You Toe the Line When Your Job is On the Line

Auditors generally have no incentive to find fraud. The moment they suspect something is amiss, they’re fired by the client. As a result, auditors overlook misstatements and fraud just to hold onto clients and their business.

Auditors are usually under a great deal of pressure to keep clients happy and to make sure they come in under budget. Oftentimes, this results in the auditor engaging in false sign-offs. They don’t actually perform the work, but they sign off on it as if they had.

SAS 99

In an attempt to overcome the mounting cases of corporate scandals, Congress enacted Sarbanes-Oxley. The American Institute of CPAs would then adopt SAS 99.

Under SAS 99, auditors have a responsibility to not only plan but perform audits to determine whether financial statements contain any material misstatement, be it through fraud or error.

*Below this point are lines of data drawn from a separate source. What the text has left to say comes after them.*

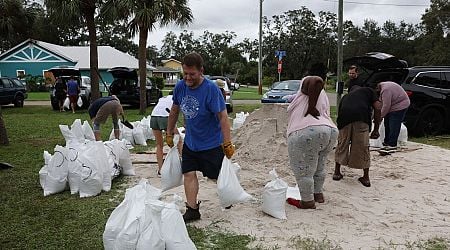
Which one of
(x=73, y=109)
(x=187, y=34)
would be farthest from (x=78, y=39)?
(x=73, y=109)

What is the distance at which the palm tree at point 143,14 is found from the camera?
656 inches

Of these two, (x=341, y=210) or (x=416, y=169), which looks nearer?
(x=341, y=210)

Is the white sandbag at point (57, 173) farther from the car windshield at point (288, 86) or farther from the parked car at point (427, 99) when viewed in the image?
the car windshield at point (288, 86)

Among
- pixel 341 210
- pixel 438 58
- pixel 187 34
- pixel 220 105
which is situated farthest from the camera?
pixel 187 34

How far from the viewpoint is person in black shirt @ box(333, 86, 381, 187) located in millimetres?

Although auditors have a duty to detect fraud, there’s still the issue of lack of incentive. Will auditors detect fraud if they haven’t been thoroughly trained on those methods? Is there really any amount of training that could realistically allow auditors to fulfill their duty under SAS 99?

Finding Solutions

While no perfect solution has been discovered, there are several steps auditors can take to reduce the problem.

For one thing, accounting firms may consider hiring candidates who are skilled at finding fraud patterns. Screening potential employees for their detection ability can go a long way in resolving the issue.

Ethics training can also help, but firms may take things a step further by only choosing to hire ethical candidates. No amount of training can overcome an unethical employee.

These are two good places to start, but until we change the way auditors are paid, cases of fraud will likely always be an issue. How can auditors truly be independent and unbiased when their job depends on a positive outcome for the client? Lawsuits, rules and regulations can pave the way, but as long as clients continue to pay auditors, the problem will never truly be resolved.